A sufficiently naive child will manually count “one, two, three, ...”. An adult who says “Stop that, silly. It is just 5 x 5 = 25.”, is not likely to be understood at all. The needed concepts, experiences, and skills are beyond the horizon of the child—no matter how trivial they may seem to the adult. On the other hand, an explanation “Now you have counted the cookies of the first row; there where five. If you look carefully, you see that all rows have the same number. Now, you can just add five four more times: 5+5=10, 10+5=15, 15+5=20, 20+5=25” may still work. (I am not sure that the child would be up to par with the arithmetic of the additions; however, for the sake of an understandable example, this can be glossed over.)

The child may still just nod and agree to the first explanation—after all, an adult said it—, but will not benefit from it. Adults are different: They will not only not benefit, they will likely consider the explanation incorrect (“I have been doing this for five years; if I don’t know it, then it is wrong!”)

An exception can occur for authorities. Here the “child” reaction can apply to adults too: “I do not understand it; but the professor said it, so it must be true.” However, just like with the child, there will be no true benefit. Worse yet, many alleged authorities are overrated—in particular, when the authority comes by hierarchy. This can cause unqualified nonsense to be believed (another problem that was common at [E4]).


  1. Beware of hard-to-understand (or non-existing) argumentation from authorities in general, and superiors in particular.

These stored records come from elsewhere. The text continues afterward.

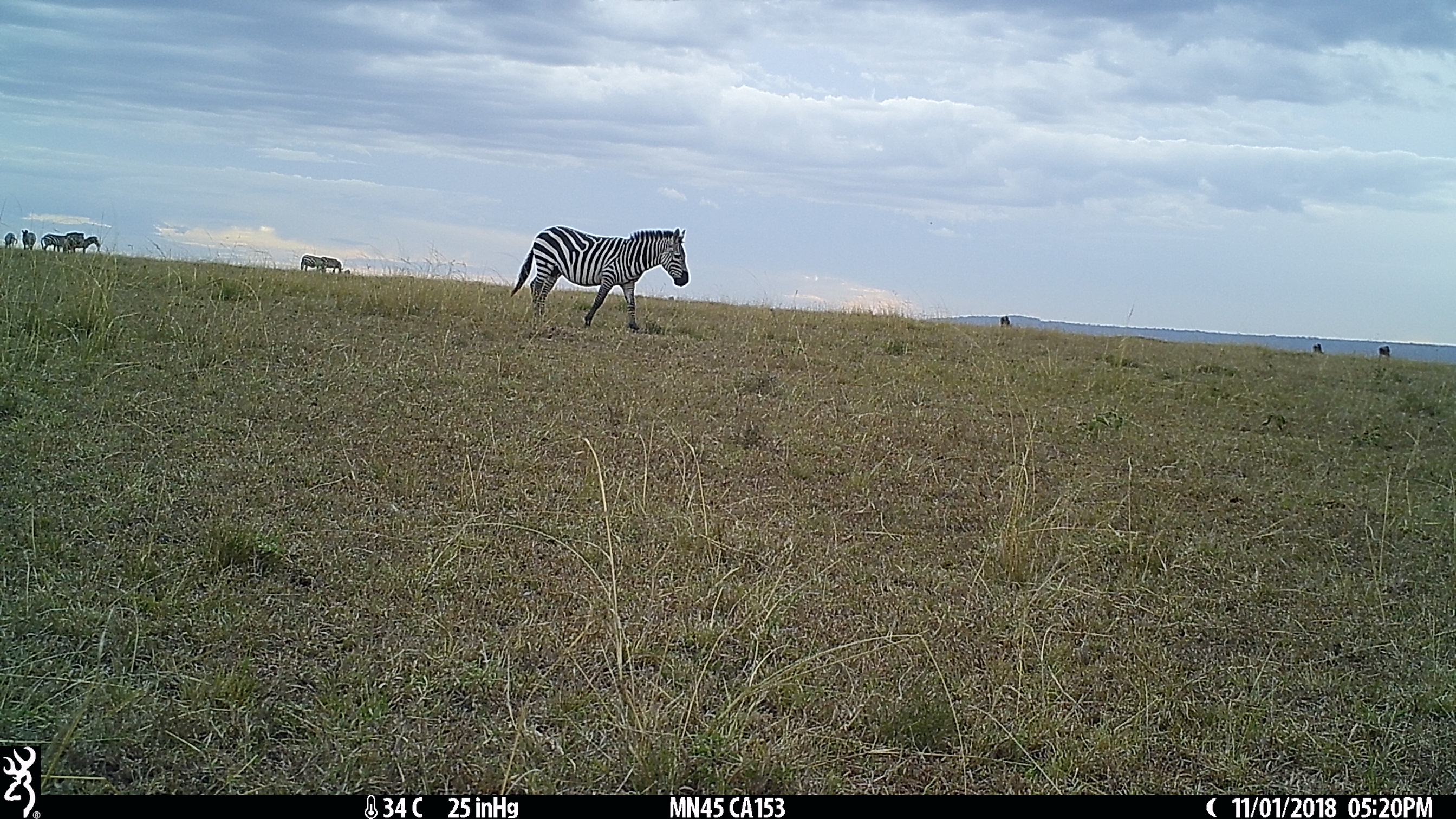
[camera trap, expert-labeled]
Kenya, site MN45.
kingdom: Animalia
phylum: Chordata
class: Mammalia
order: Perissodactyla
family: Equidae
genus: Equus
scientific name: Equus quagga burchellii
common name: burchell's zebra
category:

  2. Try to identify the intelligence and knowledge level of the counter-part, and “dumb down” sufficiently.

Notably, [vpProdMan] never listened to my argumentation; however, I once saw the CTO seriously shift her by (from my POV) talking as if she were a child, with exaggerated explanations, and lengthy formulations. (Of course, he also had the benefit of authority.) In fact, I start to suspect that I have tended to simply state the what is and what follows, and incorrectly assumed that the trivial logic will be understood. Example: All humans are mortal, all philosophers are human, Socrates is a philosopher; ergo, Socrates is mortal. (To paraphrase a classic example; and overlook details like Socrates already being dead.) Extending the explanation may be needed: “OK. You know who Socrates was? Right. You agree that he was a philosopher? Good. Do you agree that if Socrates was a philosopher, which you already agreed; then he was also human? Good. Now, all humans are mortals right? And Socrates is a human? Do you then agree that Socrates was mortal? Wonderful!”

Yes, going by my experiences so far, in particular at [E4], I really believe that many people are that stupid. Whether they form a majority or a minority is so far unclear to me; however, certainly, many people would find the above too condescending and elementary.

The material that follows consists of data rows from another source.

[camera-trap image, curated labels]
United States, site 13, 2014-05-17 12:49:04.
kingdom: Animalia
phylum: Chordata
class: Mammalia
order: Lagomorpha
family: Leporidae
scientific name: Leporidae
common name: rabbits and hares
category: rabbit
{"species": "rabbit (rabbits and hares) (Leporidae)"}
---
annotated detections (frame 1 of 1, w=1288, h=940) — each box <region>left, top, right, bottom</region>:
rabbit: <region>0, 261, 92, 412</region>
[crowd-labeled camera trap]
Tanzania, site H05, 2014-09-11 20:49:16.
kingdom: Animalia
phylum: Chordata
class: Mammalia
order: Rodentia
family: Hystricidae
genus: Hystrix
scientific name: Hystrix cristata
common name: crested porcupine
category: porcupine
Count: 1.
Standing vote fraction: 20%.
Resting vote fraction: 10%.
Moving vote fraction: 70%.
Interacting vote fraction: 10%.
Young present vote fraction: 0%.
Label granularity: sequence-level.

A particular warning should be raised where women are concerned: It appears to me that women are much more likely to be problem cases than men—even when comparing men and women in similar positions and with similar qualifications. Someone going from a mostly male to a mostly female environment should be very careful not to fall into this trap.

Remark: The example above is slightly problematic in that a set of premises lead to consecutive conclusions according to formal logic (even if relayed informally); many people will just draw on real-life knowledge to jump directly to the conclusion. This would ruin the demonstration in practice, but can safely be ignored in a thought example.